Reading text:
────────────────────────────────────────
Save your session (see Note 11). Click the “My Data” option on the top of the genome browser and then choose “sessions.” One needs to register, if not have done, to save the session.

Figure 1 shows a screenshot from the online UCSC genome browser for the two data sets. GATA1 not only occupies the promoters of genes HBB, HBD, and HBBP1 but also binds to the enhancer sites downstream to gene HBE1 (top track). Consistent with their important functions in hematopoiesis, both HBB and HBD are highly expressed (second track). One great advantage of using the online UCSC genome browser is its ability to integrate NGS data sets preexisting in the browser, including those from the ENCODE project. For instance, from the “Encode Regulation …” section, the enhancer regions in the beta-globin domain in erythrocyte precursor cells are marked by H3K4me1 (an enhancer signature) in the distinctive human mammary epithelial cells (third track). However, the enhancers are not likely active, because the nearby globin genes are all silent (forth track).
────────────────────────────────────────
Dataset excerpts:
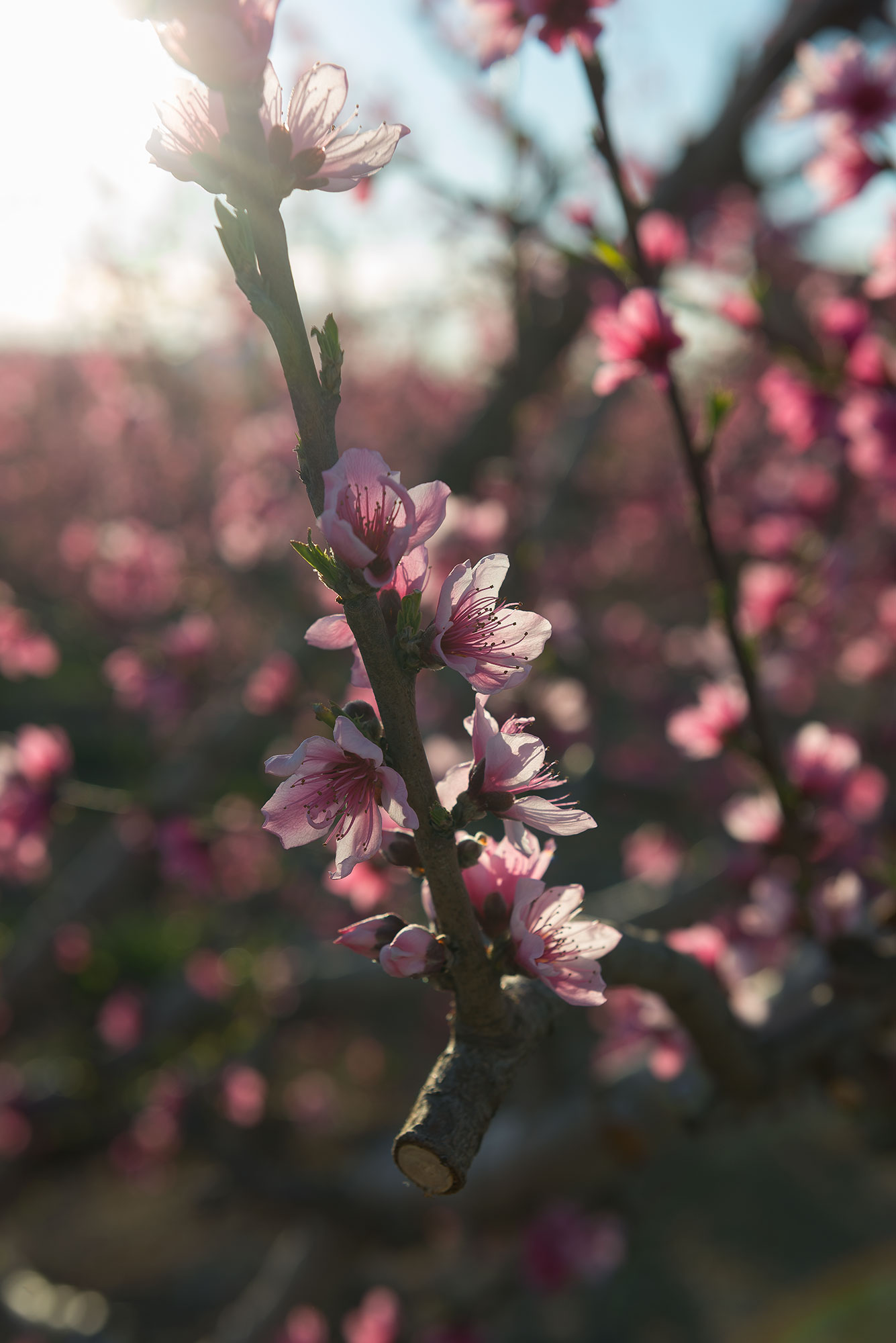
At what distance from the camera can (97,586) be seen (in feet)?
16.3

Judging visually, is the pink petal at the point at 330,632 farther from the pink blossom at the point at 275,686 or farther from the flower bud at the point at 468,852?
the pink blossom at the point at 275,686

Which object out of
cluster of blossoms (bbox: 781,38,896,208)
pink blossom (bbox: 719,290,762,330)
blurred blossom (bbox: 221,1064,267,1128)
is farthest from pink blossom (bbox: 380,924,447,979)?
blurred blossom (bbox: 221,1064,267,1128)

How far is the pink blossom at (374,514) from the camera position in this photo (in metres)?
0.76

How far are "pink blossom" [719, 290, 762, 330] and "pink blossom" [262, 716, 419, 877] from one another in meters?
1.66

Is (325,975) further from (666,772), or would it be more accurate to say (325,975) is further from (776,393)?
(776,393)

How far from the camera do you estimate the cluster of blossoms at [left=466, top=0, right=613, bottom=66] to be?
138 centimetres

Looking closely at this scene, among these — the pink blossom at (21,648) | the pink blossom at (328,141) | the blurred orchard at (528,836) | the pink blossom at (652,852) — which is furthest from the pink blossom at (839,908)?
the pink blossom at (21,648)

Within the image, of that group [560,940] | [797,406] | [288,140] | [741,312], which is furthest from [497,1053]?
[797,406]

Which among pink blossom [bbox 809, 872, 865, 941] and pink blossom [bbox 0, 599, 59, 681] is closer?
pink blossom [bbox 809, 872, 865, 941]

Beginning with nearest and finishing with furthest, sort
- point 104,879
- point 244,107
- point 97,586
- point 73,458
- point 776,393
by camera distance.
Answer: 1. point 244,107
2. point 776,393
3. point 104,879
4. point 97,586
5. point 73,458

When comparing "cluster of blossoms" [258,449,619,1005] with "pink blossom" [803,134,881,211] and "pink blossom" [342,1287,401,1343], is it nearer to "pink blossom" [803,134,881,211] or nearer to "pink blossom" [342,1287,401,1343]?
"pink blossom" [803,134,881,211]

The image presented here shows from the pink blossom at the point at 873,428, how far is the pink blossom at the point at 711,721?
99cm

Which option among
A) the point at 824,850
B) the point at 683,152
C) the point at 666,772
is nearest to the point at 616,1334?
the point at 666,772

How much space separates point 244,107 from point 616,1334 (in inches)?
→ 197
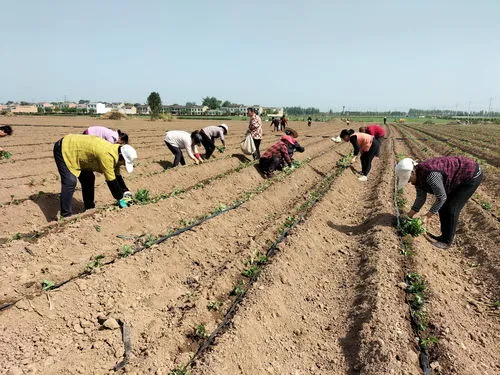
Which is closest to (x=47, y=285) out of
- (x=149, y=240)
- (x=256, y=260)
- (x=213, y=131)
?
(x=149, y=240)

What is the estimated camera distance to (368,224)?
6258 mm

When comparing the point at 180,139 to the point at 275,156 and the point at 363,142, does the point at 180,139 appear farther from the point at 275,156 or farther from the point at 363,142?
the point at 363,142

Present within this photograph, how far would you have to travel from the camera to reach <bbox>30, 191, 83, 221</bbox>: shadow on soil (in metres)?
6.42

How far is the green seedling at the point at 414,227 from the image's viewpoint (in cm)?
536

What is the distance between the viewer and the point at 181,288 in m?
4.18

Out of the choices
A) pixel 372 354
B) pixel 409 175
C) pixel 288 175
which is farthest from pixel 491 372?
pixel 288 175

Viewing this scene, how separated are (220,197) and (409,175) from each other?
14.1ft

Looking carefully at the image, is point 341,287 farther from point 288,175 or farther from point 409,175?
point 288,175

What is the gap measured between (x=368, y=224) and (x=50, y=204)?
6.24 meters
────────────────────────────────────────
Exercise tasks:
**A.** Answer these questions using the genome browser text, each on its own line:
(i) Where is the “My Data” option located?
(ii) Which genes have promoters that GATA1 occupies?
(iii) What does the text call H3K4me1?
**B.** State whether each statement agrees with the genome browser text. Answer yes or no, and quote the words that decide it.
(i) Saving a session requires registration.
(ii) GATA1 binds to enhancer sites upstream of gene HBE1.
(iii) HBB and HBD are expressed at low levels.

Solutions to the tasks:
**A.**
(i) At the top of the genome browser.
(ii) HBB, HBD, and HBBP1.
(iii) An enhancer signature.

**B.**
(i) Yes: “One needs to register, if not have done, to save the session.”
(ii) No: “binds to the enhancer sites downstream to gene HBE1”
(iii) No: “both HBB and HBD are highly expressed”